Roles-/claims-based authorization can provide ways to define simple, single-dimensional list of "roles" or "claims". This can work, for example, for as long as all possible roles/claims and their variations, based on what they can or cannot do, are given names. Based on the examples I've been describing so far, it's going to be a crazy long list.

IBM Tivoli Access Manager (TAM) has an authorization service that works on 4 levels: groups, root, entitlements and permissions. When authorizing a user, you MUST check as follows: if a user is a member of this group, is the user entitled to this root? If so, what are the user's entitlements under this root? For each of these entitlements, what are the user's permissions?

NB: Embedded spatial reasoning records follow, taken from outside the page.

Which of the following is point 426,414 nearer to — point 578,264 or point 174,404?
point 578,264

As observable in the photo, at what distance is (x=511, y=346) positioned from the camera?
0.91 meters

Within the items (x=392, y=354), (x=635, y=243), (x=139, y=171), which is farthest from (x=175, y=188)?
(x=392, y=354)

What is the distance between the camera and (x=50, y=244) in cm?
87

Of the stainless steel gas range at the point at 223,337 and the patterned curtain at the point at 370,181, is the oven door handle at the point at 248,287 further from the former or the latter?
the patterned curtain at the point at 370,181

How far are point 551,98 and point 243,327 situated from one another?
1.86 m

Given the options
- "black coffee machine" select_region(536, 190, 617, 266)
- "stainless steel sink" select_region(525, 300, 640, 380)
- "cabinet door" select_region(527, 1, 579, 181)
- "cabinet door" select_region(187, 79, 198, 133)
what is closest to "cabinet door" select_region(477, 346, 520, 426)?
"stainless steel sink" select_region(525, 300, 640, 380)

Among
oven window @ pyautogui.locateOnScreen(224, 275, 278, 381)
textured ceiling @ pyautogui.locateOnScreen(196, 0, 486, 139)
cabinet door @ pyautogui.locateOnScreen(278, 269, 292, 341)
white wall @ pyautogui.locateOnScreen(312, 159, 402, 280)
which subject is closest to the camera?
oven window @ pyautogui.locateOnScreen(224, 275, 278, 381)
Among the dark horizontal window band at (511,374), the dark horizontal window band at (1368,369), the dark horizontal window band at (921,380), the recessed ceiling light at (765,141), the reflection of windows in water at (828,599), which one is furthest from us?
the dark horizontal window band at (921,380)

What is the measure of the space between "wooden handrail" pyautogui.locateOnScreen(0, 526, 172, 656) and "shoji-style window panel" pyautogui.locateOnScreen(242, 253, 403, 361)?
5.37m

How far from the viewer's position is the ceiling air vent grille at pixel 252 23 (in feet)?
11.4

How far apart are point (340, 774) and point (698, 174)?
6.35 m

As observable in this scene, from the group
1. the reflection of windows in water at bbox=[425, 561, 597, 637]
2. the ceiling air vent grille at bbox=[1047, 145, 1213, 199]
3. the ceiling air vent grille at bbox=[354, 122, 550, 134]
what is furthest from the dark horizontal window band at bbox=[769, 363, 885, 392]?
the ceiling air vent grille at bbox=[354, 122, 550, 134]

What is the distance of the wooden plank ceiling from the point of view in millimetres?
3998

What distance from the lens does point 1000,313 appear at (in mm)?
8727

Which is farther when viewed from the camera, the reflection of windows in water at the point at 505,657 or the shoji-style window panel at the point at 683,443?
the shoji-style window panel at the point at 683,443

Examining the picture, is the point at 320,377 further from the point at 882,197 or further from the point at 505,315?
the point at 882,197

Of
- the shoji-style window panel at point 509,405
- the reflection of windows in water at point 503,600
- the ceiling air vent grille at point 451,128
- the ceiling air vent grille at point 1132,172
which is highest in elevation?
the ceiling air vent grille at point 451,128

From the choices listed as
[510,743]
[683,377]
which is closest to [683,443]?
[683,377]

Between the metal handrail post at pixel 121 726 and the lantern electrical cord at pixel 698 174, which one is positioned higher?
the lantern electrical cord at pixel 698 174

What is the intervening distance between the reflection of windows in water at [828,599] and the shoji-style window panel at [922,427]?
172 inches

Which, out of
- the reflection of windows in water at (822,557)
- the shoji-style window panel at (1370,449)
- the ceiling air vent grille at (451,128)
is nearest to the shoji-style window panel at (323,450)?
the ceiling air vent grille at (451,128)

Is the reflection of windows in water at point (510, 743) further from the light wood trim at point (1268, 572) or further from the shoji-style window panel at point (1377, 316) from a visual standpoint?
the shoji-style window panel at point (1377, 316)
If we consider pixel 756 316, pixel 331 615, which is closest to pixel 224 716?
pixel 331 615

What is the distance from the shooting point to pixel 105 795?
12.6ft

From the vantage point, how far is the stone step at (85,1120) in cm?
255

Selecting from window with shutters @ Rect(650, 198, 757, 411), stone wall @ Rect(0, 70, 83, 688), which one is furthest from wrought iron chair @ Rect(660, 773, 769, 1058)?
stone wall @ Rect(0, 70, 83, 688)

Thus, with TAM, when defining an application's authorization setup, you don't create a list. Rather, you create a matrix.
  1. The group can refer to a department/group or roles (ex. app1_sales, app1_operations, app1_finance, app1_admin, etc.).
  2. The root can refer to the application (ex. /enterprise/app1).
  3. The entitlements can refer to modules and/or actions in the application (ex. /enterprise/app1/accounts, /enterprise/app1/transactions, /enterprise/app1/finance, /enterprise/app1/maintenance, /enterprise/app1/admin, /enterprise/app1/reports, etc.).
  4. Each of these entitlements can be assigned permissions (ex. read, add, update, delete, etc.).
Note that all of these combinations can actually be customized/varied per group and/or per user. For as long as all levels of authorization are checked by the application, there is much flexibility in controlling or limiting what the user can access (menu/navigation items available) and what the user can do (buttons/functions/features available). Thus, when authorizing a user for a specific module, you can check if the user has read permission to the entitlement representing the module. When authorizing if a user can delete records, you can check if the user has delete permission to an entitlement.

This policy-based authorization makes a lot of sense. It's complex, but much simpler when the needs grow, compared to maintaining a long single-dimensional list. The authorization matrix can be intimidating at first, but once all setup, it is actually much easier to understand, maintain and implement.